[Collected data]
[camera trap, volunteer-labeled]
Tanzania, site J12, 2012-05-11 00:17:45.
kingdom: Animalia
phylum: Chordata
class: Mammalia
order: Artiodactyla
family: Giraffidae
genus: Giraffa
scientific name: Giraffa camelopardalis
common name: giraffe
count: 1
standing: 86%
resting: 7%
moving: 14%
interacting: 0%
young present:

DIRECTIONS - Return each line of the records above exactly as it reads.

WORKED SOLUTION -
[camera trap, volunteer-labeled]
Tanzania, site J12, 2012-05-11 00:17:45.
kingdom: Animalia
phylum: Chordata
class: Mammalia
order: Artiodactyla
family: Giraffidae
genus: Giraffa
scientific name: Giraffa camelopardalis
common name: giraffe
count: 1
standing: 86%
resting: 7%
moving: 14%
interacting: 0%
young present:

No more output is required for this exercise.